* start Stored records *

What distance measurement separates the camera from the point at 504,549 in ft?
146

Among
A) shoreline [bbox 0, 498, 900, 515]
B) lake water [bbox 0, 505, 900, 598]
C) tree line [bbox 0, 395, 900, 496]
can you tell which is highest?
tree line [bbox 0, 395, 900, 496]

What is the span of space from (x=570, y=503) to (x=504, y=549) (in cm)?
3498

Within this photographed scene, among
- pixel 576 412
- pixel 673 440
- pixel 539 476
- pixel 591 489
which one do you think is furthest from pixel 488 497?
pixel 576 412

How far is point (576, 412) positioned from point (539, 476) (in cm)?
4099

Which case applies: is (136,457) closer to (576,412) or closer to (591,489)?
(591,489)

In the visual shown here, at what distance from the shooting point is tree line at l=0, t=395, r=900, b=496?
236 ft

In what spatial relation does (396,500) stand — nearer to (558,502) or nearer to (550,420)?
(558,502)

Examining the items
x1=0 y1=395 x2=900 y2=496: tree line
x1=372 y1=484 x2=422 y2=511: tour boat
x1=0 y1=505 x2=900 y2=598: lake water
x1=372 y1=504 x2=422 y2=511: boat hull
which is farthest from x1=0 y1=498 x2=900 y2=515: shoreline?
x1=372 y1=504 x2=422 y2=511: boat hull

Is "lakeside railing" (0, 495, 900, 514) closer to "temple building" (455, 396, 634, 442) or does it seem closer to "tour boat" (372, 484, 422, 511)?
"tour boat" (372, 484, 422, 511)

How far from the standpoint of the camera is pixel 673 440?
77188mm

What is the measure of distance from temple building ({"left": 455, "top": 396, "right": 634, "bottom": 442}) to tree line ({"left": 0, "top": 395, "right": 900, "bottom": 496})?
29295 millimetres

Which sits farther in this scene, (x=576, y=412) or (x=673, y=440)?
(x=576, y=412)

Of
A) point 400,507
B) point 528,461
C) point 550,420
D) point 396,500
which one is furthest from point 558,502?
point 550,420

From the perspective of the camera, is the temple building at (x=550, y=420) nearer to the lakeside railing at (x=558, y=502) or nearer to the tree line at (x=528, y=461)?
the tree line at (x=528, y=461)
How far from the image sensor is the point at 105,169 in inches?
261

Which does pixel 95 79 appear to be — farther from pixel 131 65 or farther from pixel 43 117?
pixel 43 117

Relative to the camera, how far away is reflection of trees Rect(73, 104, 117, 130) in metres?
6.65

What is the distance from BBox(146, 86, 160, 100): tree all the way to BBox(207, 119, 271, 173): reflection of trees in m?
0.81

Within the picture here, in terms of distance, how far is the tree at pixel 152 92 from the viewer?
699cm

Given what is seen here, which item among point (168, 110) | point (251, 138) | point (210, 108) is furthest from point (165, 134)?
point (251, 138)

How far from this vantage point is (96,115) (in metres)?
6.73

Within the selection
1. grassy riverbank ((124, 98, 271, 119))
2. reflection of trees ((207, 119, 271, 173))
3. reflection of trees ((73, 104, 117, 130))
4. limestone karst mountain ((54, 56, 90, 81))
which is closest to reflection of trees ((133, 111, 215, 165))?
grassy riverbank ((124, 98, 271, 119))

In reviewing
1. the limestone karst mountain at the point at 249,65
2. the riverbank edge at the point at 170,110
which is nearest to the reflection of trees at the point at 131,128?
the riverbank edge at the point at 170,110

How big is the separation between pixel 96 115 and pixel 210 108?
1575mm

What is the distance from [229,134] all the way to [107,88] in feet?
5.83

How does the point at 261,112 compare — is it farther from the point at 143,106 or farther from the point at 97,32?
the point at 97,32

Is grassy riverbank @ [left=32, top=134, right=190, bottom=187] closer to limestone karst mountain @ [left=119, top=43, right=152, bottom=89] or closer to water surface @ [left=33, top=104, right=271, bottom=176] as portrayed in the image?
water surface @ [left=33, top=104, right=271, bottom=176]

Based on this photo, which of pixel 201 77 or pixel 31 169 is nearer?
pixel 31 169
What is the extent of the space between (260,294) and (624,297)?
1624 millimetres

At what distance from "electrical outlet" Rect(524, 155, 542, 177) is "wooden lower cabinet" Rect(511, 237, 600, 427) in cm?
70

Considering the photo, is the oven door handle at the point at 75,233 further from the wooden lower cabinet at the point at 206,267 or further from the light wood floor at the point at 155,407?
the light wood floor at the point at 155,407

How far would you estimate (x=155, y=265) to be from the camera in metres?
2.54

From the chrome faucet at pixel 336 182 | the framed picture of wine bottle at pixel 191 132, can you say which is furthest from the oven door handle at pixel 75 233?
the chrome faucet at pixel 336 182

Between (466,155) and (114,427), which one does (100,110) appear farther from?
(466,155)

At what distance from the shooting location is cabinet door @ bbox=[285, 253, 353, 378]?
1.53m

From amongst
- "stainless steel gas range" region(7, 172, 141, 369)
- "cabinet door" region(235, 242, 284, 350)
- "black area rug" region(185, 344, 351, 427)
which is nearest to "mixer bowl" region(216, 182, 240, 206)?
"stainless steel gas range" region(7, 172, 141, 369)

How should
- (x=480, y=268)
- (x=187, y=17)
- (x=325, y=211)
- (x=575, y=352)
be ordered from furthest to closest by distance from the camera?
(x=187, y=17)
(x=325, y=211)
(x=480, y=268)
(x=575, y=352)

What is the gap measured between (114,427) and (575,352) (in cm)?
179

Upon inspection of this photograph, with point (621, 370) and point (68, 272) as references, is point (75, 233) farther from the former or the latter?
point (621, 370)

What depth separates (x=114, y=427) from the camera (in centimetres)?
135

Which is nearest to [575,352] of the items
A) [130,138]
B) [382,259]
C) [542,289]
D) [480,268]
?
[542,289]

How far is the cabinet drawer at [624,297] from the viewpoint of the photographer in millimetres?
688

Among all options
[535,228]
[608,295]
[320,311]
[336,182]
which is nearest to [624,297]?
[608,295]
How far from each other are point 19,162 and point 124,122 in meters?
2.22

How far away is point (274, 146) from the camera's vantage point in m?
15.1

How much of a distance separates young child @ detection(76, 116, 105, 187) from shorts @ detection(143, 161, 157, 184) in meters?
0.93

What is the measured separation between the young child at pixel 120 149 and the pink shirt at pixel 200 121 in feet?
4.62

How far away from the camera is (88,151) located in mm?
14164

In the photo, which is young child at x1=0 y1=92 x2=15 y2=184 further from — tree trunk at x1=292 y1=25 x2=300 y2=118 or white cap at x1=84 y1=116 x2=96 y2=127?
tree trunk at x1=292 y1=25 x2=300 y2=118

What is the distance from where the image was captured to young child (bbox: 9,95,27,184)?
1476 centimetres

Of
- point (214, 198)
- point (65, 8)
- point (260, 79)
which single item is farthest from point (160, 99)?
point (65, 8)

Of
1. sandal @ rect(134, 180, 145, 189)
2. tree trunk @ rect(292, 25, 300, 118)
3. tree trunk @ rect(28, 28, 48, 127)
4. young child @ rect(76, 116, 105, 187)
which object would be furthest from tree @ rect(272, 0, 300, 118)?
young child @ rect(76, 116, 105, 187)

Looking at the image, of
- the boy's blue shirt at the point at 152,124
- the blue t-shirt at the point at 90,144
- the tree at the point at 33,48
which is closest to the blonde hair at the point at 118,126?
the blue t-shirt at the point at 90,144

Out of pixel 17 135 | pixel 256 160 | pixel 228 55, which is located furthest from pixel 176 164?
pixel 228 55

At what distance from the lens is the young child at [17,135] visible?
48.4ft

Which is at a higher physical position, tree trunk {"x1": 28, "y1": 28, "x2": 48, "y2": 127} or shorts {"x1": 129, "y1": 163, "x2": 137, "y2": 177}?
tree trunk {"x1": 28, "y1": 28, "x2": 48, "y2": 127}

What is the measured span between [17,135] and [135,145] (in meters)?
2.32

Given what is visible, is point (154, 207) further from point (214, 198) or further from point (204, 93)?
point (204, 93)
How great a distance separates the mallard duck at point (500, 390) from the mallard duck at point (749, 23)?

* end Stored records *

→ The exercise: Retype the listing above in full, with no alterations.

→ Expected answer:
What distance measurement separates the camera from the point at 504,549 in ft?
146

Among
A) shoreline [bbox 0, 498, 900, 515]
B) lake water [bbox 0, 505, 900, 598]
C) tree line [bbox 0, 395, 900, 496]
can you tell which is highest?
tree line [bbox 0, 395, 900, 496]

What is the span of space from (x=570, y=503) to (x=504, y=549) (in cm)?
3498

Within this photographed scene, among
- pixel 576 412
- pixel 673 440
- pixel 539 476
- pixel 591 489
which one do you think is furthest from pixel 488 497?
pixel 576 412

How far is point (576, 412) positioned from point (539, 476) (in cm)?
4099

Which case applies: is (136,457) closer to (576,412) or closer to (591,489)?
(591,489)

In the visual shown here, at what distance from the shooting point is tree line at l=0, t=395, r=900, b=496?
236 ft

In what spatial relation does (396,500) stand — nearer to (558,502) or nearer to (550,420)?
(558,502)

Examining the items
x1=0 y1=395 x2=900 y2=496: tree line
x1=372 y1=484 x2=422 y2=511: tour boat
x1=0 y1=505 x2=900 y2=598: lake water
x1=372 y1=504 x2=422 y2=511: boat hull
which is farthest from x1=0 y1=498 x2=900 y2=515: shoreline?
x1=372 y1=504 x2=422 y2=511: boat hull

Is "lakeside railing" (0, 495, 900, 514) closer to "temple building" (455, 396, 634, 442) or does it seem closer to "tour boat" (372, 484, 422, 511)?
"tour boat" (372, 484, 422, 511)

How far from the standpoint of the camera is pixel 673 440?
77188mm

What is the measure of distance from temple building ({"left": 455, "top": 396, "right": 634, "bottom": 442}) to tree line ({"left": 0, "top": 395, "right": 900, "bottom": 496})?
29295 millimetres

Which sits farther in this scene, (x=576, y=412) or (x=673, y=440)?
(x=576, y=412)

Of
A) point 400,507
B) point 528,461
C) point 550,420
D) point 396,500
which one is furthest from point 558,502?
point 550,420

From the perspective of the camera, is the temple building at (x=550, y=420) nearer to the lakeside railing at (x=558, y=502) or nearer to the tree line at (x=528, y=461)?
the tree line at (x=528, y=461)
How far from the image sensor is the point at 105,169 in inches?
261

Which does pixel 95 79 appear to be — farther from pixel 131 65 or farther from pixel 43 117?
pixel 43 117

Relative to the camera, how far away is reflection of trees Rect(73, 104, 117, 130) in metres?
6.65

What is the distance from BBox(146, 86, 160, 100): tree all the way to BBox(207, 119, 271, 173): reflection of trees in m?
0.81

Within the picture here, in terms of distance, how far is the tree at pixel 152 92 from the viewer?
699cm

Given what is seen here, which item among point (168, 110) | point (251, 138) | point (210, 108) is furthest from point (165, 134)?
point (251, 138)

How far from this vantage point is (96,115) (in metres)?
6.73

Within the selection
1. grassy riverbank ((124, 98, 271, 119))
2. reflection of trees ((207, 119, 271, 173))
3. reflection of trees ((73, 104, 117, 130))
4. limestone karst mountain ((54, 56, 90, 81))
which is closest to reflection of trees ((133, 111, 215, 165))?
grassy riverbank ((124, 98, 271, 119))

In reviewing
1. the limestone karst mountain at the point at 249,65
2. the riverbank edge at the point at 170,110
which is nearest to the reflection of trees at the point at 131,128?
the riverbank edge at the point at 170,110

How big is the separation between pixel 96 115 and pixel 210 108?
1575mm

What is the distance from [229,134] all the way to [107,88] in feet?
5.83

How does the point at 261,112 compare — is it farther from the point at 143,106 or farther from the point at 97,32?
the point at 97,32

Is grassy riverbank @ [left=32, top=134, right=190, bottom=187] closer to limestone karst mountain @ [left=119, top=43, right=152, bottom=89] or closer to water surface @ [left=33, top=104, right=271, bottom=176] as portrayed in the image?
water surface @ [left=33, top=104, right=271, bottom=176]

Based on this photo, which of pixel 201 77 or pixel 31 169 is nearer?
pixel 31 169
What is the extent of the space between (260,294) and (624,297)?
1624 millimetres

At what distance from "electrical outlet" Rect(524, 155, 542, 177) is "wooden lower cabinet" Rect(511, 237, 600, 427) in cm?
70

Considering the photo, is the oven door handle at the point at 75,233 further from the wooden lower cabinet at the point at 206,267 or further from the light wood floor at the point at 155,407?
the light wood floor at the point at 155,407

How far would you estimate (x=155, y=265) to be from the camera in metres?
2.54

From the chrome faucet at pixel 336 182 | the framed picture of wine bottle at pixel 191 132, can you say which is furthest from the oven door handle at pixel 75 233?
the chrome faucet at pixel 336 182

Between (466,155) and (114,427), which one does (100,110) appear farther from?
(466,155)

At what distance from the shooting location is cabinet door @ bbox=[285, 253, 353, 378]?
1.53m

From amongst
- "stainless steel gas range" region(7, 172, 141, 369)
- "cabinet door" region(235, 242, 284, 350)
- "black area rug" region(185, 344, 351, 427)
which is nearest to "mixer bowl" region(216, 182, 240, 206)?
"stainless steel gas range" region(7, 172, 141, 369)

How should
- (x=480, y=268)
- (x=187, y=17)
- (x=325, y=211)
- (x=575, y=352)
be ordered from furthest to closest by distance from the camera?
(x=187, y=17)
(x=325, y=211)
(x=480, y=268)
(x=575, y=352)

What is the gap measured between (114,427) and (575,352) (in cm)?
179

Upon inspection of this photograph, with point (621, 370) and point (68, 272) as references, is point (75, 233) farther from the former or the latter?
point (621, 370)

What depth separates (x=114, y=427) from the camera (in centimetres)?
135

Which is nearest to [575,352] of the items
A) [130,138]
B) [382,259]
C) [542,289]
D) [480,268]
?
[542,289]

How far is the cabinet drawer at [624,297] from the viewpoint of the photographer in millimetres?
688

Among all options
[535,228]
[608,295]
[320,311]
[336,182]
which is nearest to [624,297]?
[608,295]
How far from each other are point 19,162 and point 124,122 in meters?
2.22

How far away is point (274, 146) from the camera's vantage point in m?
15.1

How much of a distance separates young child @ detection(76, 116, 105, 187) from shorts @ detection(143, 161, 157, 184) in meters?
0.93

What is the measured separation between the young child at pixel 120 149 and the pink shirt at pixel 200 121 in feet?
4.62

How far away from the camera is (88,151) located in mm?
14164

In the photo, which is young child at x1=0 y1=92 x2=15 y2=184 further from — tree trunk at x1=292 y1=25 x2=300 y2=118 or white cap at x1=84 y1=116 x2=96 y2=127?
tree trunk at x1=292 y1=25 x2=300 y2=118

What is the distance from where the image was captured to young child (bbox: 9,95,27,184)?
1476 centimetres

Of
- point (214, 198)
- point (65, 8)
- point (260, 79)
which single item is farthest from point (160, 99)?
point (65, 8)

Of
1. sandal @ rect(134, 180, 145, 189)
2. tree trunk @ rect(292, 25, 300, 118)
3. tree trunk @ rect(28, 28, 48, 127)
4. young child @ rect(76, 116, 105, 187)
which object would be furthest from tree @ rect(272, 0, 300, 118)?
young child @ rect(76, 116, 105, 187)

Looking at the image, of
- the boy's blue shirt at the point at 152,124
- the blue t-shirt at the point at 90,144
- the tree at the point at 33,48
which is closest to the blonde hair at the point at 118,126?
the blue t-shirt at the point at 90,144

Out of pixel 17 135 | pixel 256 160 | pixel 228 55, which is located furthest from pixel 176 164?
pixel 228 55

At what distance from the lens is the young child at [17,135] visible?
48.4ft

Which is at a higher physical position, tree trunk {"x1": 28, "y1": 28, "x2": 48, "y2": 127} or shorts {"x1": 129, "y1": 163, "x2": 137, "y2": 177}?
tree trunk {"x1": 28, "y1": 28, "x2": 48, "y2": 127}

What is the measured span between [17,135] and [135,145] (in meters)?
2.32

Given what is visible, is point (154, 207) further from point (214, 198) or further from point (204, 93)?
point (204, 93)
How great a distance separates the mallard duck at point (500, 390) from the mallard duck at point (749, 23)?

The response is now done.